> 設問:
[A] 以下の本文に基づき、次の問いに答えてください。
(i) 筆者が山間に暮らしている年数は何年ですか。
(ii) 文科省が緊急調査を始めたのは何日ですか。
(iii) 調査の対象となる大学は合計いくつですか。
[B] 以下の本文のうち、「2018-08-11 19:56:09 | 日記」から「医学部だけの問題であろうか?」までの部分を、両端を含めて一字一句変えずに返してください。

標高330mのモノローグ

富士山の10分の1、東京23区最高峰の10倍の山間に暮らして20年。地域の自然や思いを綴ります。

平等とは単に比率を同じくするという意味ではないと思うが?

2018-08-11 19:56:09 | 日記
東京医科大学不正入試の問題について、文科省は10日、全国の医学部医学科に対する緊急調査を始めた。対象は国公私立の計81大学で、男女の合格率の違いや、受験生によって合否判定で扱いに差があるかなどについて調査するとのことだ。

問題の発端となった、贈収賄にからむ不正入学は言語道断だが、男女の合格率の違いについては、議論の余地がありそうだ。

東京医科大の場合は、明らかに女性の合格者を少なくする操作があったようである。これは決して好ましいことではない。しかし、これは同大学だけ、そして医学部だけの問題であろうか?

> 提供情報:
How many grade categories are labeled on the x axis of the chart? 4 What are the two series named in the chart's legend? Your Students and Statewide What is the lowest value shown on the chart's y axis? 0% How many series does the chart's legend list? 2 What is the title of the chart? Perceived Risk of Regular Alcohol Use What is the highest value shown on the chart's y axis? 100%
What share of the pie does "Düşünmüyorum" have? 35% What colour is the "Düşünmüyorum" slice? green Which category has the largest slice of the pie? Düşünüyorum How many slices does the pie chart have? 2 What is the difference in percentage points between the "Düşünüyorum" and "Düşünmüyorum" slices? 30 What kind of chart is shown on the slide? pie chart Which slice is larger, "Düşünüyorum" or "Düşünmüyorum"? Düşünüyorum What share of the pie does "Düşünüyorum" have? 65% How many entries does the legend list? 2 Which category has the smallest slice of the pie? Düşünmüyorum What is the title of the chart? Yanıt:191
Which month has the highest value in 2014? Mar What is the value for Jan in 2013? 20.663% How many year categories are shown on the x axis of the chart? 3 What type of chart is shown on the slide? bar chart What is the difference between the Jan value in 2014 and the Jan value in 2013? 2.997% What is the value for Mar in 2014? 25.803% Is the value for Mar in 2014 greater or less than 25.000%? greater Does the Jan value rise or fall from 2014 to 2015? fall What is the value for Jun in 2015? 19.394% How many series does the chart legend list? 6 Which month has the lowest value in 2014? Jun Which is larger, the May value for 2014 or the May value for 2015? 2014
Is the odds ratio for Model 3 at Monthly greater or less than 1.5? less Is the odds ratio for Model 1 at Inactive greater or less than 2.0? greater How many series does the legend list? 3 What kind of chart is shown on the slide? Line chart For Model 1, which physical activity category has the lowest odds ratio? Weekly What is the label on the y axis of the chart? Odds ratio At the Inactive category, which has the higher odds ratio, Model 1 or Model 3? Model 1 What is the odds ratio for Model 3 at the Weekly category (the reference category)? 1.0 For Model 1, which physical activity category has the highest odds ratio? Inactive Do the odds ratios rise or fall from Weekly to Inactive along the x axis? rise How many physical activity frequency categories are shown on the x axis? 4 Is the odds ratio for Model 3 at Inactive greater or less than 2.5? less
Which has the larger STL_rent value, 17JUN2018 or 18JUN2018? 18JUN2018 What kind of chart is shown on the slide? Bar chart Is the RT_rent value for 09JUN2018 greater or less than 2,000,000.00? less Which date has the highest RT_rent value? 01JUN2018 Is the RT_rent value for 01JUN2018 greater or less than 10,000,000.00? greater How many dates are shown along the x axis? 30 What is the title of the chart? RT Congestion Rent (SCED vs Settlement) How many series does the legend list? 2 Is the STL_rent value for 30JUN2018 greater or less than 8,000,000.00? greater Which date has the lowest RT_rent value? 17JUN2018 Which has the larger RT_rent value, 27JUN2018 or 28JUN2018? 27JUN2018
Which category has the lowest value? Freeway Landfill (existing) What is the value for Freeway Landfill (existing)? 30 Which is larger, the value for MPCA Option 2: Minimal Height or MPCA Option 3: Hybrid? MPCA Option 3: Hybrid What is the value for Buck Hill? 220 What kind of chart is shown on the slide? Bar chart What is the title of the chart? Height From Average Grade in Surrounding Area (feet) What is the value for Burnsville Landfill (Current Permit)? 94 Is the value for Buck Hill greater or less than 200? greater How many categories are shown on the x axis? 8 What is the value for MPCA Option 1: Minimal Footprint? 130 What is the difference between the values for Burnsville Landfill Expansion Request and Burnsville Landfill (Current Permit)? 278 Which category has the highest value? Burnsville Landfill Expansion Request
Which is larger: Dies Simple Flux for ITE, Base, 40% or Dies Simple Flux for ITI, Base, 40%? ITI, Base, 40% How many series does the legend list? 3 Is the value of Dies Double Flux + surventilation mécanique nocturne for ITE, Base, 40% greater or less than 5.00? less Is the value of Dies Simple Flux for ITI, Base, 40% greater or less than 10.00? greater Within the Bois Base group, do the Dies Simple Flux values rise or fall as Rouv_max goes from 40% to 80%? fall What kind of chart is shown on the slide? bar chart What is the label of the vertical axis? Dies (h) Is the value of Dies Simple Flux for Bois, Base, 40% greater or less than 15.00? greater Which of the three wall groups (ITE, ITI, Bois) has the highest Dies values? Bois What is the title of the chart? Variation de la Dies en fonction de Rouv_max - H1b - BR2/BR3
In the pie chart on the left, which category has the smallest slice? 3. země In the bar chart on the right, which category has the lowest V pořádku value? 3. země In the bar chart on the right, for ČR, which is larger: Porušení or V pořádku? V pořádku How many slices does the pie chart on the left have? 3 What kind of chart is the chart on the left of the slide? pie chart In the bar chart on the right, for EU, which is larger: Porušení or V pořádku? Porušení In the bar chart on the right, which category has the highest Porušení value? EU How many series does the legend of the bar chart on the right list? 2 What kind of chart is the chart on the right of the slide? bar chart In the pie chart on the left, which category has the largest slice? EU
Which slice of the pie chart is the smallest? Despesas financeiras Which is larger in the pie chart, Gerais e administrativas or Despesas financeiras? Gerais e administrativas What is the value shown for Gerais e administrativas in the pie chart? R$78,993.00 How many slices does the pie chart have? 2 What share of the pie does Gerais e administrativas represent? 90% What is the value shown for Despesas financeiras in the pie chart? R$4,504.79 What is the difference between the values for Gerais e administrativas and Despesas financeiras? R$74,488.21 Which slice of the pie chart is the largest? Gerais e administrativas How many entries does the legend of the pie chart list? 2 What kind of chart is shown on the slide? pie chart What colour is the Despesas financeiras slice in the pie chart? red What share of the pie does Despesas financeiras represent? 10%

> 解答:
[A]
(i) 20年
(ii) 10日
(iii) 国公私立の計81大学

[B]
2018-08-11 19:56:09 | 日記
東京医科大学不正入試の問題について、文科省は10日、全国の医学部医学科に対する緊急調査を始めた。対象は国公私立の計81大学で、男女の合格率の違いや、受験生によって合否判定で扱いに差があるかなどについて調査するとのことだ。

問題の発端となった、贈収賄にからむ不正入学は言語道断だが、男女の合格率の違いについては、議論の余地がありそうだ。

東京医科大の場合は、明らかに女性の合格者を少なくする操作があったようである。これは決して好ましいことではない。しかし、これは同大学だけ、そして医学部だけの問題であろうか?